I nodded, still mute with awe. I couldn’t tell how far the mansion stretched out behind. But judging by the distance to the hump of the mountain in the near distance, it had to be enormous.

Inside, the house was dark and silent. Only the soft glow of wall sconces set between grim-faced ancestors lit our way as we trudged up two flights of wide, carpeted steps. The scents of stone, lemon polish, and musty drapes cascaded over us as I followed Mac’s knobby shoulders down a narrow hallway.

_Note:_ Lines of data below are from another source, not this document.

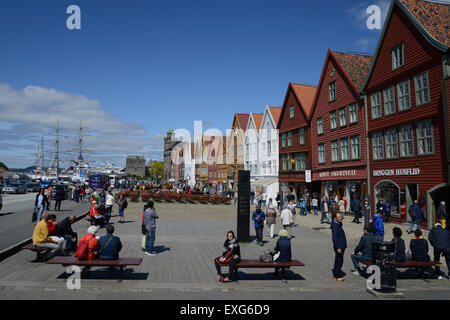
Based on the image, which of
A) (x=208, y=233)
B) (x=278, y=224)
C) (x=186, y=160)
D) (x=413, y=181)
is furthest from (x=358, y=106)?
(x=186, y=160)

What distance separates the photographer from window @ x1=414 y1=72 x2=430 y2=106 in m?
19.9

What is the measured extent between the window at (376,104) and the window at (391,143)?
1.85 m

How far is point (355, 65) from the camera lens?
30719mm

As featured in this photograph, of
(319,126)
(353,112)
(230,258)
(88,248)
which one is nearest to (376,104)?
Result: (353,112)

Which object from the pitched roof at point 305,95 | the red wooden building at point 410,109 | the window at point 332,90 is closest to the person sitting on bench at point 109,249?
the red wooden building at point 410,109

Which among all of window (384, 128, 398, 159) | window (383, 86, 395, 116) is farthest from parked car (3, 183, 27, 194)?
window (383, 86, 395, 116)

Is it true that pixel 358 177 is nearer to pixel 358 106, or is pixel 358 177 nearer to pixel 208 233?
pixel 358 106

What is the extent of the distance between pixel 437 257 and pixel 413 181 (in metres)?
12.6

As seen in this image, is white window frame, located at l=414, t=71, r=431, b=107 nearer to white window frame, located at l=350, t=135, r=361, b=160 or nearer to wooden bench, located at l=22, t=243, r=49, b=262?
white window frame, located at l=350, t=135, r=361, b=160

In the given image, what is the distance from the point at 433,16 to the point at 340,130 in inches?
455

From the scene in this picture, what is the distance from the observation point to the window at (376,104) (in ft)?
81.2

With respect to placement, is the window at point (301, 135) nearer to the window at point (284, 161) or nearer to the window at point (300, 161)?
the window at point (300, 161)

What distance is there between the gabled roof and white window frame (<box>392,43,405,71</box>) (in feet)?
6.00

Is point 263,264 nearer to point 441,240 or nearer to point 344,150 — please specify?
point 441,240
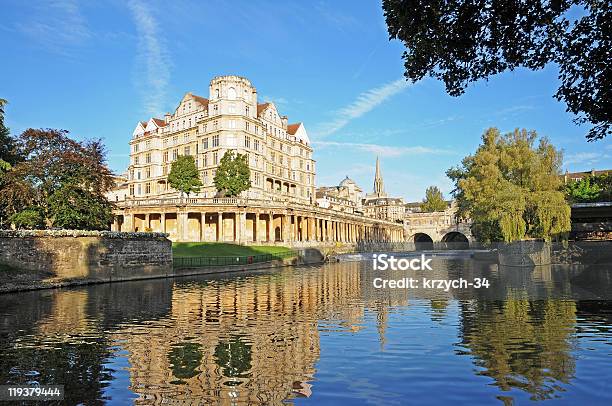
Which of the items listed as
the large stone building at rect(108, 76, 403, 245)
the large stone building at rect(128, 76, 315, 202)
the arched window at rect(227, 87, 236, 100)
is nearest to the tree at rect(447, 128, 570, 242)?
the large stone building at rect(108, 76, 403, 245)

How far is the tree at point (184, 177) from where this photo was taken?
83.7 metres

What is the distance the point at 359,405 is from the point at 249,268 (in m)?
44.5

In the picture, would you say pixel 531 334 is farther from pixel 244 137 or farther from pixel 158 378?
pixel 244 137

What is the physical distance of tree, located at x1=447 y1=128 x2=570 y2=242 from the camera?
4644 centimetres

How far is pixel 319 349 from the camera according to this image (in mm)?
13703

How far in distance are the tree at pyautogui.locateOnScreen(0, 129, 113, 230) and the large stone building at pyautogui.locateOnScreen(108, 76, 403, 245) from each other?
2942 cm

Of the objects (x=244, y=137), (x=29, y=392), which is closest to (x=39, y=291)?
(x=29, y=392)

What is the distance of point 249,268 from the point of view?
52.9 m

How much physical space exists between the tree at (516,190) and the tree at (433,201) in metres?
118

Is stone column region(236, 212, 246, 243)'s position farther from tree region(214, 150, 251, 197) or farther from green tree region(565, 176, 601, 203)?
green tree region(565, 176, 601, 203)

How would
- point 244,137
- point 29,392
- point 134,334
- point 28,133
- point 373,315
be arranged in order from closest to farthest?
point 29,392 < point 134,334 < point 373,315 < point 28,133 < point 244,137

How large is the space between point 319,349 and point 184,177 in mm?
73945
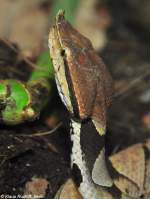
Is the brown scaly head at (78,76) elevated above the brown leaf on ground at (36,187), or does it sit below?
above

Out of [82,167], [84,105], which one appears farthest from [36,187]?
[84,105]

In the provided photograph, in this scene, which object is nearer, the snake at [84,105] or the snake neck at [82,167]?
the snake at [84,105]

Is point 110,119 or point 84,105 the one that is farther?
point 110,119

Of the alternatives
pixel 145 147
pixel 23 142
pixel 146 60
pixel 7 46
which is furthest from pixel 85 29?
pixel 23 142

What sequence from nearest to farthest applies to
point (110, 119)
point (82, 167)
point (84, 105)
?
point (84, 105) → point (82, 167) → point (110, 119)

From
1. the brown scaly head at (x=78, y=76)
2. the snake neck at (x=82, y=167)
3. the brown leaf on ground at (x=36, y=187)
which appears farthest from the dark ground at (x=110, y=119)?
the brown scaly head at (x=78, y=76)

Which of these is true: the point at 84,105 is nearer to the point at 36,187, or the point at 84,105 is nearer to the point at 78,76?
the point at 78,76

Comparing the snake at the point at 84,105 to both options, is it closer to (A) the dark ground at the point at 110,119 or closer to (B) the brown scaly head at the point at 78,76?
(B) the brown scaly head at the point at 78,76
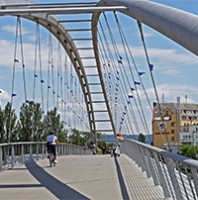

Only a small bedside lamp lit the room where Mac deposited me and my bags. With a groan, he laid my suitcase on a nearby table before pointing out a thermos and covered plate. “My Moira wanted to wait up for ye,” he said. “But I told her we’d be sore late getting in. Still I swear she’ll take a broom to these old bones if ye don’t eat at least two of her famous jam sandwiches.”

At my very-polite thanks, his grin widened, making his small blue eyes disappear into a fan of wrinkles. “Aw, Lass,” he said, “You’ve had a hard row to hoe. But it’s right pleased we are to have you here. Now, you get yourself some sleep. The others will be rarin’ to meet ye come the morn.”

Still druggy and exhausted, I climbed up the three wooden steps to the bed and, fully clothed, passed clean out.

The clack of footsteps woke me the next morning. I cracked one crusty eyelid to see that pearly dawn light now puddled on the floor of my new bedroom, brightening as I watched. Groaning, I glanced at the ornate bronze clock on my bedside table.